Stored records -
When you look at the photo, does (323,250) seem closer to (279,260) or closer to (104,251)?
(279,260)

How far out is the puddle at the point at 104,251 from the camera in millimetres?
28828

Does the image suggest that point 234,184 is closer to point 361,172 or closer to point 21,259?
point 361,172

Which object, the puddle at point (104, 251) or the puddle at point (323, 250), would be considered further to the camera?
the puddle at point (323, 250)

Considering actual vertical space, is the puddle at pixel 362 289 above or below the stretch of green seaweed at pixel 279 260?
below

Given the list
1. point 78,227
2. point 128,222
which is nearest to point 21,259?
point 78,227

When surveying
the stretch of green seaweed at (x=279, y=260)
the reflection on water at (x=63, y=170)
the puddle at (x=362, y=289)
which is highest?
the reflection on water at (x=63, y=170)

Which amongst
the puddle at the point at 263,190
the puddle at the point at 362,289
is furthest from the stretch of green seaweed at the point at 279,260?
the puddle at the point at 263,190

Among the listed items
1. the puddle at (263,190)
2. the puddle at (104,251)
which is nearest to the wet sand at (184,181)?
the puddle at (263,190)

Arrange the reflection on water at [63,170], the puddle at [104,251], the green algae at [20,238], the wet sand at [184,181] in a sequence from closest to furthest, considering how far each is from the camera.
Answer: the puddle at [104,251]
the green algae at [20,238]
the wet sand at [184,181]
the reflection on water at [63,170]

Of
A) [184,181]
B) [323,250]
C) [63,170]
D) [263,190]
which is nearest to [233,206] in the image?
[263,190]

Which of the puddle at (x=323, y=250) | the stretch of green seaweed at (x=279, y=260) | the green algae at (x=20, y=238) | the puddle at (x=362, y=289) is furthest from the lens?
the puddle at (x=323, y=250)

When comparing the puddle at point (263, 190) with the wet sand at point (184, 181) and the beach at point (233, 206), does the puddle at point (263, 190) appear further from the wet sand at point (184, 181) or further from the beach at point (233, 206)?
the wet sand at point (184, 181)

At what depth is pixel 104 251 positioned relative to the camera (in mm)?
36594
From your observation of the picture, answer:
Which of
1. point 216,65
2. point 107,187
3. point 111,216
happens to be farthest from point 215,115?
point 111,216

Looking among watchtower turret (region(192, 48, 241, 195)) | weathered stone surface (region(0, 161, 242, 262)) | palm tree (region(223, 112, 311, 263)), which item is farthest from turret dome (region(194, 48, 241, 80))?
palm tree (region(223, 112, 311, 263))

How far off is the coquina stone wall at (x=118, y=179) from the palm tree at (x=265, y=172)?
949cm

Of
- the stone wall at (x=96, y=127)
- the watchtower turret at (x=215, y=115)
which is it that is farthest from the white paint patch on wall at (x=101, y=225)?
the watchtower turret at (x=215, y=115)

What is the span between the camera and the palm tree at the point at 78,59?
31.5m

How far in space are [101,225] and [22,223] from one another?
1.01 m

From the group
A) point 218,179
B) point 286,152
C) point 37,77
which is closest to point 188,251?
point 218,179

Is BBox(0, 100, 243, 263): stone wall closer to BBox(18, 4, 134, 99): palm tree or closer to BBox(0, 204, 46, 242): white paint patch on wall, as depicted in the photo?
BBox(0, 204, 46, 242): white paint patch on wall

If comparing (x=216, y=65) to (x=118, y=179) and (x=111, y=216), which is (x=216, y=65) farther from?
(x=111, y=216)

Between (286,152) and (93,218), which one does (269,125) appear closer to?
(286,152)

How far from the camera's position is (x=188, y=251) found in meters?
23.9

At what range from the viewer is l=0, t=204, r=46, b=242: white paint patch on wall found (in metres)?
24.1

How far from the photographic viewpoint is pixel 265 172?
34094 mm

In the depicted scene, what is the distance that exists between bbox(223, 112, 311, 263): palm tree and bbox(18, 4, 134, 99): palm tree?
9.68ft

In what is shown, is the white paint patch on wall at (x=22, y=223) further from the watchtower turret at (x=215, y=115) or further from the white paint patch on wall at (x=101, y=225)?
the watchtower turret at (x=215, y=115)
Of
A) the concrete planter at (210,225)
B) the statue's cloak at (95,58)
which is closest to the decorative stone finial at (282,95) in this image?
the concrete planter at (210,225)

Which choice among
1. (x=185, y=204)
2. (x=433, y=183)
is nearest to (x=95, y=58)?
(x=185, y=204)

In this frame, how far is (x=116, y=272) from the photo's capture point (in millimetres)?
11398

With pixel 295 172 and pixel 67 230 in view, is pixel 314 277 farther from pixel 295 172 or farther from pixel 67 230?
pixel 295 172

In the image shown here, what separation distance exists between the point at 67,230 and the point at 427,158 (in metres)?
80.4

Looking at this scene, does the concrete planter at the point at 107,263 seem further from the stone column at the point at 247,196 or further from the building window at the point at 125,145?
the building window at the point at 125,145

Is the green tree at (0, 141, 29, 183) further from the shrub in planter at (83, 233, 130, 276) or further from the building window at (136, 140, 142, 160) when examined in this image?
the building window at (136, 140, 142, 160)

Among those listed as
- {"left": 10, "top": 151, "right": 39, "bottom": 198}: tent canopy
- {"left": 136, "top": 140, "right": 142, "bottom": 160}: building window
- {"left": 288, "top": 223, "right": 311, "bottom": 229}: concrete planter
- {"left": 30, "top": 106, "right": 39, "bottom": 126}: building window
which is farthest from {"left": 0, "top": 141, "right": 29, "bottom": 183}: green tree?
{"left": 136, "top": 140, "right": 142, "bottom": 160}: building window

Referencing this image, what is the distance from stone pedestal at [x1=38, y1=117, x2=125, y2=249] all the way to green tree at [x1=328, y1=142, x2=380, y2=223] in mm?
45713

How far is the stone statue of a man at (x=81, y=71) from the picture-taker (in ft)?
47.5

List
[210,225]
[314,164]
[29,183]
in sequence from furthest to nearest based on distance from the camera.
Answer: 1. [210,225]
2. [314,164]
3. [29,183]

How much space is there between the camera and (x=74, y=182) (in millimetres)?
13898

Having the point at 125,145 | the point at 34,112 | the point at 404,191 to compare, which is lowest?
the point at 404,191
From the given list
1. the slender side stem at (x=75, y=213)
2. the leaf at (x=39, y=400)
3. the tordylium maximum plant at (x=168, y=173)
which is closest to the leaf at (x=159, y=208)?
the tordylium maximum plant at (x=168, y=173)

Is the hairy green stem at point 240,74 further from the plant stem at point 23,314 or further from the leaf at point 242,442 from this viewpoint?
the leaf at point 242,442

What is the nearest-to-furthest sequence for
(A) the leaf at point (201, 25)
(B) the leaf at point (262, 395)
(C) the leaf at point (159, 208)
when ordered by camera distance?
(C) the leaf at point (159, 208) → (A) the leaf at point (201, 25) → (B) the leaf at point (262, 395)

What needs to be done -
Put all of the items above into a numbered list, leaving out the blank lines.

Written answer -
1. When you look at the photo, does (323,250) seem closer to (279,260) or closer to (104,251)?
2. (279,260)
3. How far out is the puddle at the point at 104,251 from the camera in millimetres?
4. 28828
5. Does the image suggest that point 234,184 is closer to point 361,172 or closer to point 21,259?
6. point 361,172
7. Which object, the puddle at point (104, 251) or the puddle at point (323, 250), would be considered further to the camera?
8. the puddle at point (323, 250)
9. Considering actual vertical space, is the puddle at pixel 362 289 above or below the stretch of green seaweed at pixel 279 260?
10. below
11. Given the list
12. 1. point 78,227
13. 2. point 128,222
14. which is nearest to point 21,259?
15. point 78,227
16. When surveying
17. the stretch of green seaweed at (x=279, y=260)
18. the reflection on water at (x=63, y=170)
19. the puddle at (x=362, y=289)
20. which is highest?
21. the reflection on water at (x=63, y=170)
22. Which amongst
23. the puddle at the point at 263,190
24. the puddle at the point at 362,289
25. is furthest from the stretch of green seaweed at the point at 279,260?
26. the puddle at the point at 263,190
27. Among the listed items
28. 1. the puddle at (263,190)
29. 2. the puddle at (104,251)
30. which is nearest to the wet sand at (184,181)?
31. the puddle at (263,190)
32. Arrange the reflection on water at [63,170], the puddle at [104,251], the green algae at [20,238], the wet sand at [184,181] in a sequence from closest to furthest, considering how far each is from the camera.
33. Answer: the puddle at [104,251]
34. the green algae at [20,238]
35. the wet sand at [184,181]
36. the reflection on water at [63,170]
37. Of
38. A) [184,181]
39. B) [323,250]
40. C) [63,170]
41. D) [263,190]
42. which is nearest to [233,206] in the image?
43. [263,190]
44. Which of the puddle at (x=323, y=250) | the stretch of green seaweed at (x=279, y=260) | the green algae at (x=20, y=238) | the puddle at (x=362, y=289) is furthest from the lens?
45. the puddle at (x=323, y=250)
46. When comparing the puddle at point (263, 190) with the wet sand at point (184, 181) and the beach at point (233, 206), does the puddle at point (263, 190) appear further from the wet sand at point (184, 181) or further from the beach at point (233, 206)?
47. the wet sand at point (184, 181)
48. At what depth is pixel 104 251 positioned relative to the camera (in mm)?
49. 36594
50. From your observation of the picture, answer:
51. Which of
52. 1. point 216,65
53. 2. point 107,187
54. 3. point 111,216
55. happens to be farthest from point 215,115?
56. point 111,216
57. Looking among watchtower turret (region(192, 48, 241, 195)) | weathered stone surface (region(0, 161, 242, 262)) | palm tree (region(223, 112, 311, 263)), which item is farthest from turret dome (region(194, 48, 241, 80))?
58. palm tree (region(223, 112, 311, 263))
59. How far off is the coquina stone wall at (x=118, y=179) from the palm tree at (x=265, y=172)?
60. 949cm
61. Of
62. - the stone wall at (x=96, y=127)
63. - the watchtower turret at (x=215, y=115)
64. which is it that is farthest from the white paint patch on wall at (x=101, y=225)?
65. the watchtower turret at (x=215, y=115)
66. What is the span between the camera and the palm tree at the point at 78,59?
67. 31.5m
68. How far in space are [101,225] and [22,223] from one another?
69. 1.01 m
70. From the group
71. A) point 218,179
72. B) point 286,152
73. C) point 37,77
74. which is closest to point 188,251?
75. point 218,179
76. Is BBox(0, 100, 243, 263): stone wall closer to BBox(18, 4, 134, 99): palm tree or closer to BBox(0, 204, 46, 242): white paint patch on wall, as depicted in the photo?
77. BBox(0, 204, 46, 242): white paint patch on wall
78. If comparing (x=216, y=65) to (x=118, y=179) and (x=111, y=216), which is (x=216, y=65) farther from?
79. (x=111, y=216)
80. Between (286,152) and (93,218), which one does (269,125) appear closer to?
81. (286,152)
82. How far from the camera's position is (x=188, y=251) found in meters?
83. 23.9
84. At what range from the viewer is l=0, t=204, r=46, b=242: white paint patch on wall found (in metres)?
85. 24.1
86. How far from the photographic viewpoint is pixel 265 172?
87. 34094 mm
88. In the depicted scene, what is the distance that exists between bbox(223, 112, 311, 263): palm tree and bbox(18, 4, 134, 99): palm tree?
89. 9.68ft
90. In what is shown, is the white paint patch on wall at (x=22, y=223) further from the watchtower turret at (x=215, y=115) or further from the white paint patch on wall at (x=101, y=225)?
91. the watchtower turret at (x=215, y=115)
92. Of
93. A) the concrete planter at (210,225)
94. B) the statue's cloak at (95,58)
95. which is closest to the decorative stone finial at (282,95) in this image?
96. the concrete planter at (210,225)
97. Which choice among
98. 1. (x=185, y=204)
99. 2. (x=433, y=183)
100. is nearest to (x=95, y=58)?
101. (x=185, y=204)
102. In this frame, how far is (x=116, y=272) from the photo's capture point (in millimetres)?
103. 11398
104. With pixel 295 172 and pixel 67 230 in view, is pixel 314 277 farther from pixel 295 172 or farther from pixel 67 230?
105. pixel 295 172
106. In the image shown here, what separation distance exists between the point at 67,230 and the point at 427,158 (in metres)?
107. 80.4
108. Looking at this scene, does the concrete planter at the point at 107,263 seem further from the stone column at the point at 247,196 or further from the building window at the point at 125,145?
109. the building window at the point at 125,145
110. Is the green tree at (0, 141, 29, 183) further from the shrub in planter at (83, 233, 130, 276) or further from the building window at (136, 140, 142, 160) when examined in this image?
111. the building window at (136, 140, 142, 160)
112. Among those listed as
113. - {"left": 10, "top": 151, "right": 39, "bottom": 198}: tent canopy
114. - {"left": 136, "top": 140, "right": 142, "bottom": 160}: building window
115. - {"left": 288, "top": 223, "right": 311, "bottom": 229}: concrete planter
116. - {"left": 30, "top": 106, "right": 39, "bottom": 126}: building window
117. which is farthest from {"left": 0, "top": 141, "right": 29, "bottom": 183}: green tree?
118. {"left": 136, "top": 140, "right": 142, "bottom": 160}: building window
119. Referencing this image, what is the distance from stone pedestal at [x1=38, y1=117, x2=125, y2=249] all the way to green tree at [x1=328, y1=142, x2=380, y2=223] in mm?
120. 45713
121. How far is the stone statue of a man at (x=81, y=71) from the picture-taker (in ft)?
122. 47.5
123. List
124. [210,225]
125. [314,164]
126. [29,183]
127. in sequence from furthest to nearest based on distance from the camera.
128. Answer: 1. [210,225]
129. 2. [314,164]
130. 3. [29,183]
131. How much space is there between the camera and (x=74, y=182) (in millimetres)?
132. 13898
133. Having the point at 125,145 | the point at 34,112 | the point at 404,191 to compare, which is lowest?
134. the point at 404,191
135. From the given list
136. 1. the slender side stem at (x=75, y=213)
137. 2. the leaf at (x=39, y=400)
138. 3. the tordylium maximum plant at (x=168, y=173)
139. which is closest to the leaf at (x=159, y=208)?
140. the tordylium maximum plant at (x=168, y=173)
141. Is the hairy green stem at point 240,74 further from the plant stem at point 23,314 or further from the leaf at point 242,442 from this viewpoint?
142. the leaf at point 242,442
143. What is the nearest-to-furthest sequence for
144. (A) the leaf at point (201, 25)
145. (B) the leaf at point (262, 395)
146. (C) the leaf at point (159, 208)
147. when ordered by camera distance?
148. (C) the leaf at point (159, 208) → (A) the leaf at point (201, 25) → (B) the leaf at point (262, 395)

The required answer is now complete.